На фотографии была изображена женщина с глазами, как на ликах Глазунова — ниже пояса заслоненная лебедем, проплывающим на переднем плане.

— О, да это же слепая Парадис! Не раз скрещивали из-за нее смычки Гранадос и Альбенис. Альбенис — видите, усатый в полосатой жилетке?

— А это Кальдерон?

— Пальчиком в небо, сударыня. Кальдерон — вот, в панаме. Это один куплетист, у него дела шли как ни у кого, а он все мечтал трагедию написать. Он эмигрировал еще до войны, злые языки утверждали, что в Древнюю Грецию.

— А это… это… постойте, это же…

— Совершенно верно, Сервантес.

На них, щурясь от солнца, смотрел молодой человек, большеголовый и взъерошенный, в кавалерийском колете и с красною розой, которую держал в пальцах на манер гусиного пера (фотография была цветной).

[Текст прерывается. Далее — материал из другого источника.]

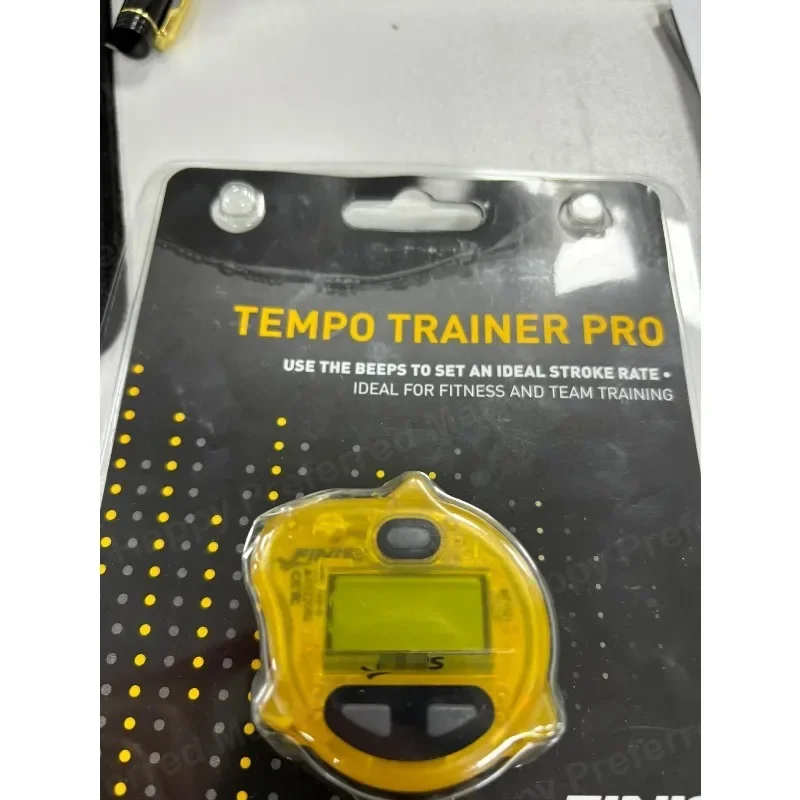 Новый метроном для плавания Finis ритм профессиональное водонепроницаемое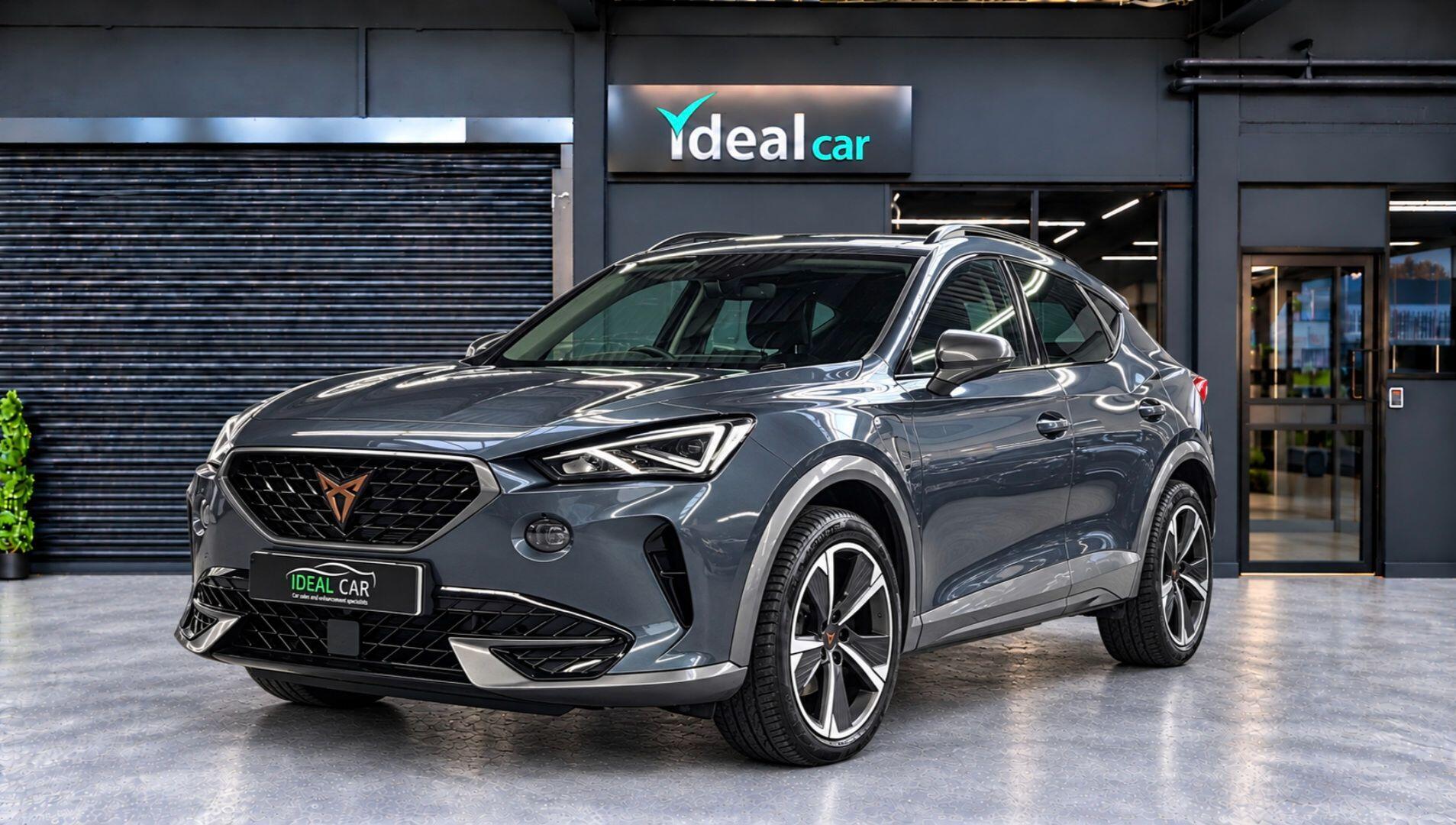 2024 Cupra Formentor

— А вы знаете, не исключено, что из плена вернулся вовсе не он, а один еврей, писавший на кастильском наречии и мучительно тосковавший по Испании своих отцов.

Педрильо махнул рукой: халоймес, он обожает эти разговоры. За Шекспира тоже Пушкин писал.

Варавва спорить не стал, но обиделся — за свои фотографии почему-то.

— Вы обожаете халоймес, а я обожаю старые фотографии. Это уж кто — что. Вы — рыцари настоящего, вы торжествуете победу над временем. Я не приемлю вашего мира, не приемлю торжества настоящего. Я радостно остаюсь в прошлом. Но, возможно, форма моего неприятия — это ваше будущее.

— Невозможно, — отрезал Педрильо.

Варавва даже вздрогнул.

— Посредственность, как и трусость, всегда найдет себе утешение, — продолжал Педрильо. — «Натурально, мы любим прошлое. Иначе и не бывает. Звезды успевают погаснуть, пока до нас доходит их свет». Что ж, годится в утешные речи тем, которые, по собственному признанию, любить умеют только мертвых. Да еще с опозданием в сотню лет.